Когда Богоматерь сошла со своего пьедестала, то она воистину стала сестрой Беатрисой. Когда бичи, которыми хотят бичевать сестру Беатрису, расцветают белыми лилиями, то монастырь перестает быть монастырем — мы, зрители, видим его в нашем сне оторванным от земли, как некую райскую обитель, где живет чистая душа небесной Беатрисы, которая все утончается и очищается, по мере того как тело земной Беатрисы горит и искажается в огне земной страсти и земного греха.

И когда та — земная Беатриса приходит назад на небо в своих багряных бархатных лохмотьях, то она ничего не знает о том, что каждый ее грех на земле был новым лучом ее сияния на небе. И она умирает, богохульствуя и богоборствуя до последней минуты.

Против обновленного театра В.Ф. Коммиссаржевской в петербургской прессе и в публике поднялся целый ряд протестов и насмешек.1 Строгие критики забыли, что таинство театрального действа совершается не на сцене, в душе зрителя.

Если актеры работают над тем, чтобы создать новый театр, то публика должна тоже работать над собой: она должна научиться смотреть.

Когда раздвигается занавес, то в душе зрителя возникает сновидение. Надо уметь ему отдаться всецело, а не пробуждать себя каждую минуту ненужным анализом и придирчивым критицизмом.

Обвинения против театра Коммиссаржевской падают не на театр, а на критиков. Они доказывают, что наш вкус — вкус русской публики — слишком испорчен.

В театре нужно быть детьми и всецело отдаваться игре.

Нашими любимыми игрушками в детстве бывают самые простые: куклы, имеющие слабое подобие человека, так сказать, выражающие только его принцип, а не качества; звери, которых нельзя найти ни в одной зоологии. Ребенок носит в своей душе прообразы всего мира, принципы всего существующего, а опыт дает ему только сведения о качествах вещей.

Поэтому ребенок, в первый раз попавший в зоологический сад и увидавший там льва, с полной уверенностью и с полным правом говорит, что лев совсем не похож.

В душе ребенка есть та сокровенная сила сновидений, которая из каждого семени, занесенного в душу из внешнего мира, мгновенно — подобно индусским иоги — выращивает дерево, одетое листвой. Игрушки, сделанные красиво и сложно, обладающие каким-нибудь сложным механизмом, говорящие «папа» и «мама», закрывающие и открывающие глаза, не нравятся детям. Их сложность убивает их фантазию. С этими игрушками нельзя играть.

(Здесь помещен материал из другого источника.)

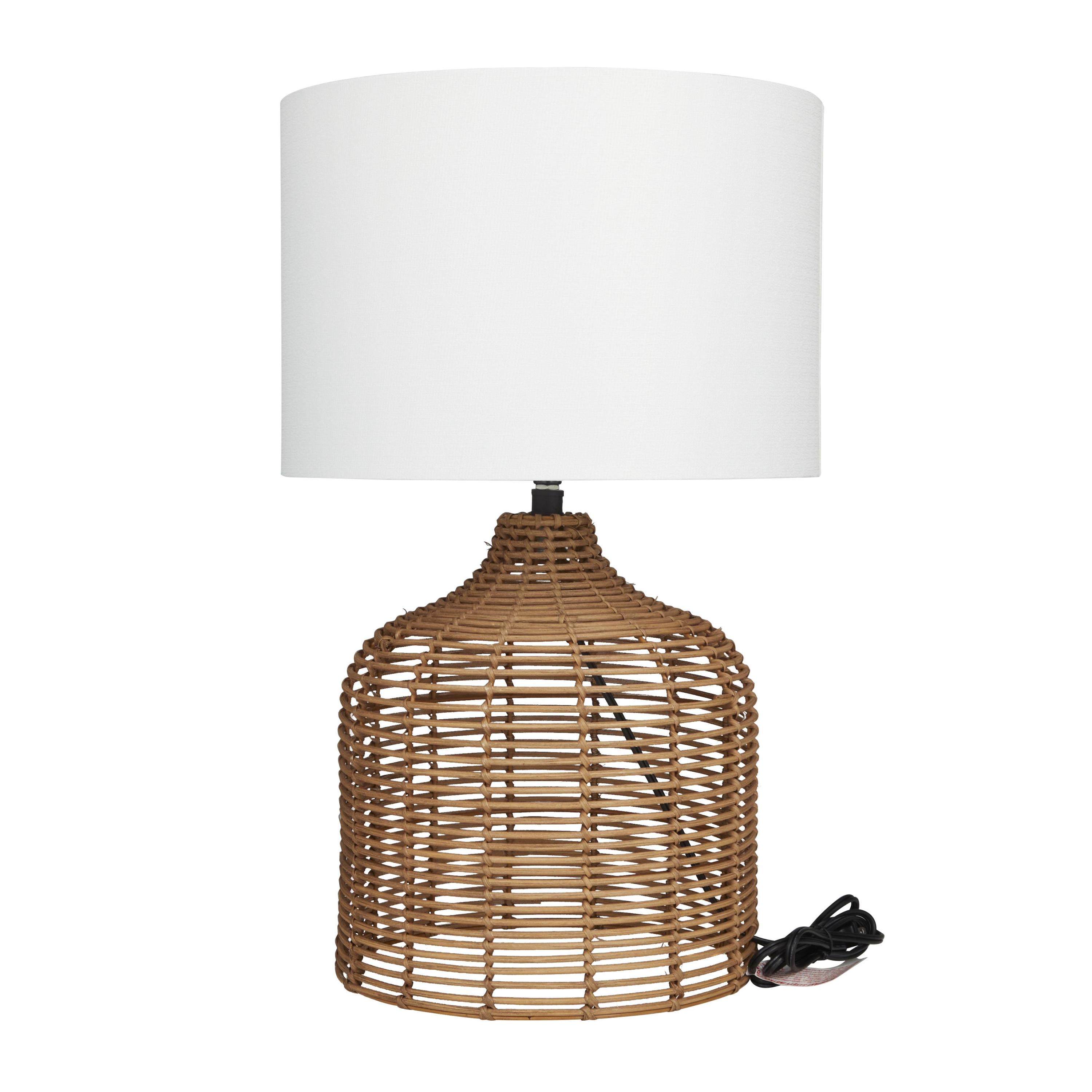 DecMode 25" Handmade Woven Brown Table Lamp with White Fabric Shade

Но зато бывает очень интересно их сломать, разобрать, узнать их механизм, найти зубчатое колесо у них в животе и потом их выбросить.

Наше отношение к театру совершенно тождественно с отношением детей к игрушкам.

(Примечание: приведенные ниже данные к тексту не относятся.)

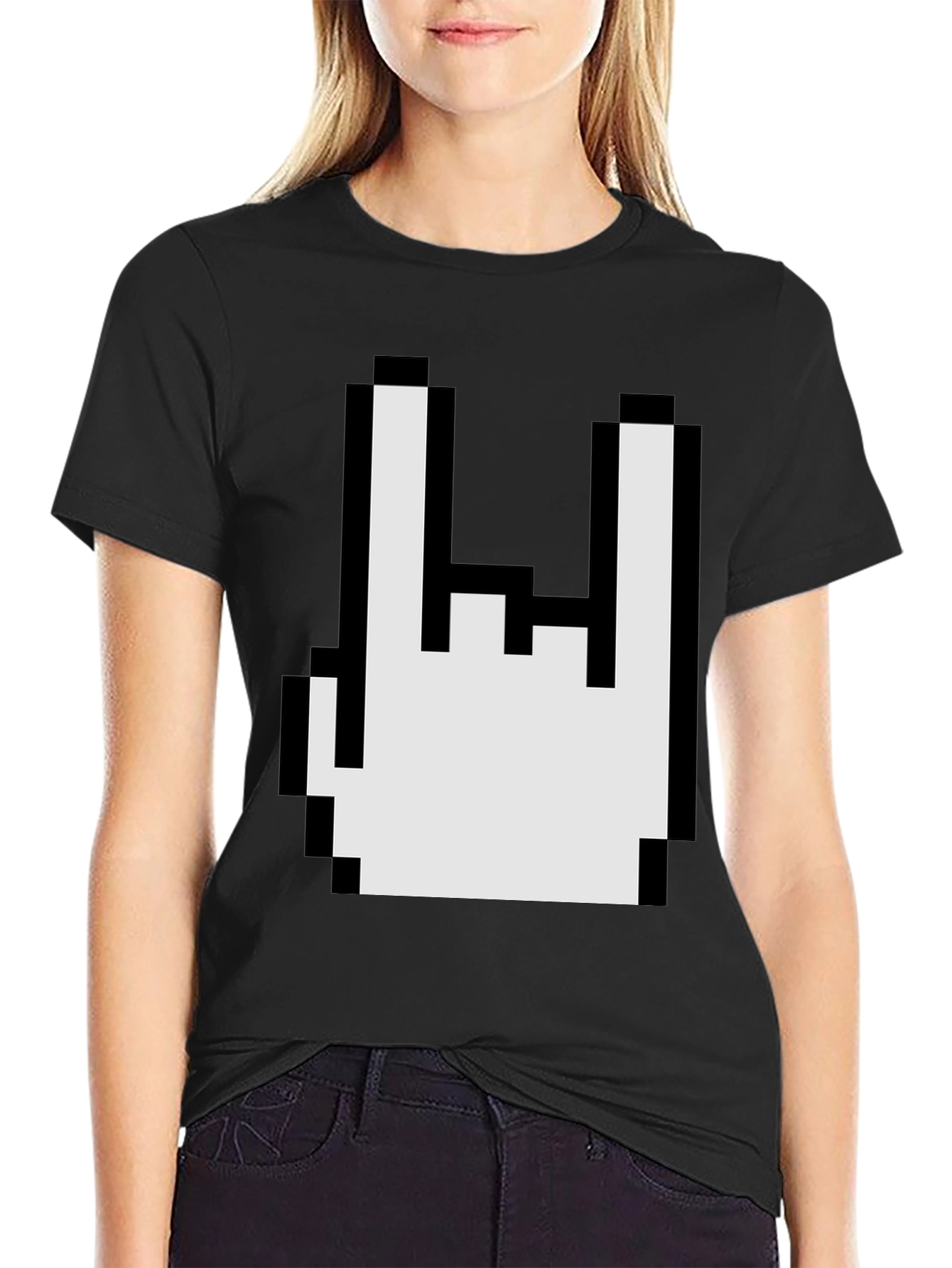 Pixel Rock On Gesture Graphic T-Shirt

Нас избаловали, мы пресытились. В течение многих десятков лет нам дарили очень сложные и очень красивые механические игрушки. Мы разбирали их очень подробно по частям, любовались, как они сделаны, и совершенно отучились просто играть ими.

Нам все нужно предварительно разобрать по частям, т.е. сломать. А раз зная, как сделано, никогда нельзя вернуться к первоначальному девственному впечатлению художественной дельности.

Поэтому наивные рабочие, которые со страстным увлечением смотрят раздирающую мелодраму с галерки «Folies dramatiques» и бросают в злодея апельсинными корками, гораздо ближе к истине в понимании истинного сценического действия, чем умный и образованный театральный критик, который тонко и внимательно замечает каждый жест, каждую интонацию актера и ни на одну минуту не поддается иллюзии сонного видения.

Мы все стали умными и образованными критиками. Всех нас интересует только то, как сделана данная игрушка. Отрешиться от своей аналитической способности совершенно — разумеется не надо, но ей не место в театральной зале, когда занавес раздвинут.

Творить театр можно только в той сокровенной части души зрителей, где в детстве рождались игры и где теперь рождаются сны.

В театре надо уметь внимательно спать.

Русской публике придется долго и с большим трудом отучаться от реалистических искажений сцены, но сила нашего сонного сознания слишком велика, и она воспрянет тотчас же, как только мы приучимся на время отказываться от пустого критицизма.


Впервые опубликовано: Русь. 1906. 9 декабря. № 71.

Максимилиан Александрович Волошин (1877-1932) — поэт, художник, литературный и художественный критик, идейно и эстетически близкий к символизму.